* Document passage
----
Meghalaya Illegal Mining

Meghalaya Illegal Mining

  • According to available government data, Meghalaya has a total coal reserve of 640 million tonnes, most of which is mined unscientifically by individuals and communities.
  • In 2011–12, rat-hole mines produced about 10 million tonnes of coal. This large coal production in a small state had a devastating impact on the environment.

Some of the areas of Coal mining in Meghalaya are

  • Ksan in Meghalaya’s East Jaintia Hills

What is a rat hole mine?

  • A rat-hole mine comprises a deep vertical shaft with narrow horizontal tunnels, two to four feet in dimension, dug on its sides.
  • Miners (mostly child labors) go into these horizontal tunnels for hundreds of feet to take out coal. Primitive tools are used to build and operate these mines and accidents are common and most are not reported.
----
* Listed records

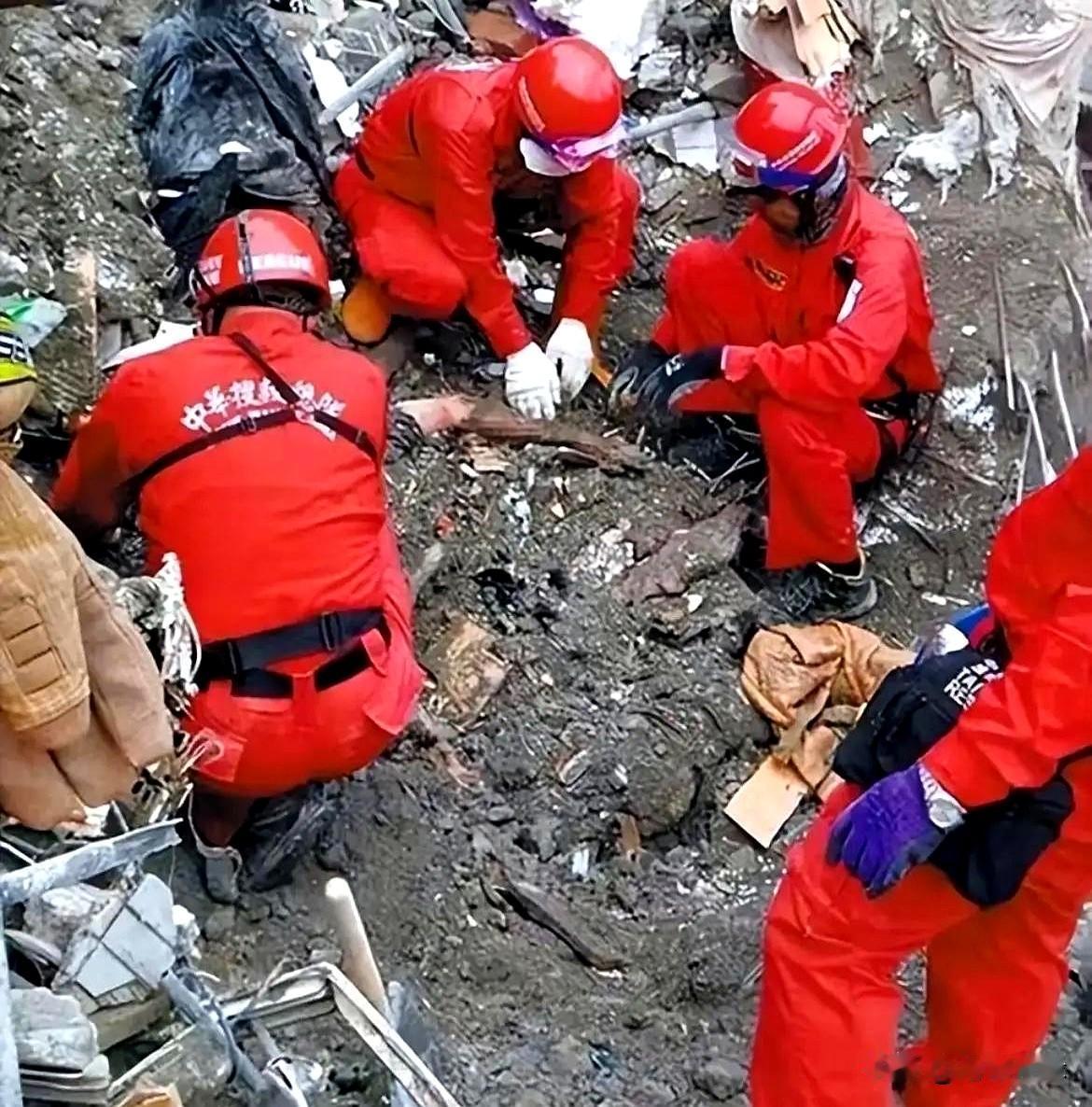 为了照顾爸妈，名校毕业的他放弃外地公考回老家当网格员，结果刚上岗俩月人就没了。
----
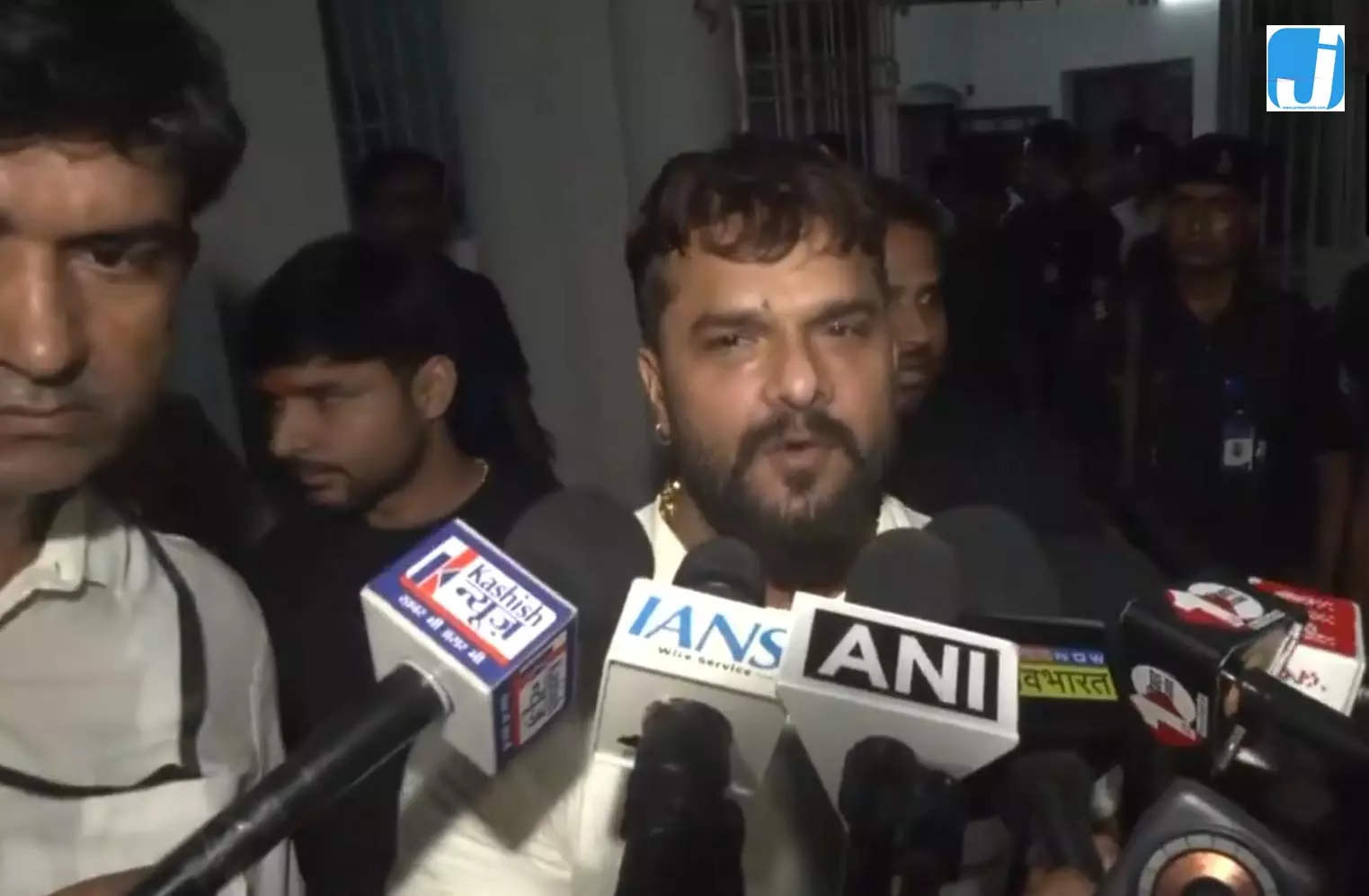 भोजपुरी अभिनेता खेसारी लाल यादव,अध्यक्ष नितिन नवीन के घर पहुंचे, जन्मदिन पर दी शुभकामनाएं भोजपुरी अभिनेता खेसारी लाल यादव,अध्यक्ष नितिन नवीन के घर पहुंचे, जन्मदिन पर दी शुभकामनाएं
----
* Questions to answer
1) Repeat the passage of the Meghalaya mining text that begins at the words "What is a rat" and stops after "are not reported.".
2) Carry on the Meghalaya mining text from its last sentence.
The data above is separate material from the Meghalaya mining text.

* Task-by-task answers
1)
What is a rat hole mine?

  • A rat-hole mine comprises a deep vertical shaft with narrow horizontal tunnels, two to four feet in dimension, dug on its sides.
  • Miners (mostly child labors) go into these horizontal tunnels for hundreds of feet to take out coal. Primitive tools are used to build and operate these mines and accidents are common and most are not reported.

2)
  • Rat hole mining involves digging of very small tunnels, usually only 3-4 feet high, which workers (often children) enter and extract coal.
  • The National Green Tribunal (NGT) banned it in 2014, on grounds of it being unscientific and unsafe for workers. The state (Meghalayan) government has challenged the NGT ban in the Supreme Court.
  • Despite a ban, rat-hole mining remains a prevalent practice for coal mining in Meghalaya, where a mine has recently collapsed.
  • Since the coal seam is extremely thin in Meghalaya, no other method would be economically viable. Removal of rocks from the hilly terrain and putting up pillars inside the mine to prevent collapse would be costlier. In Meghalaya this is the locally developed technique and the most commonly used one.

Government policy?

  • The government does not have a policy in place to regulate mining and the new mining policy drafted in 2012 has not yet been implemented,
  • Moreover, the NGT found the 2012 policy inadequate as it does not addresses rat-hole mining.

Impact of Meghalaya coal mining

  • Meghalaya coal has high sulphur content, leading to the discharge of sulphuric acid from these mines. The acid discharge in some areas is so severe that they have made the rivers acidic, affecting aquatic life and corroding machinery at hydroelectric projects and dams.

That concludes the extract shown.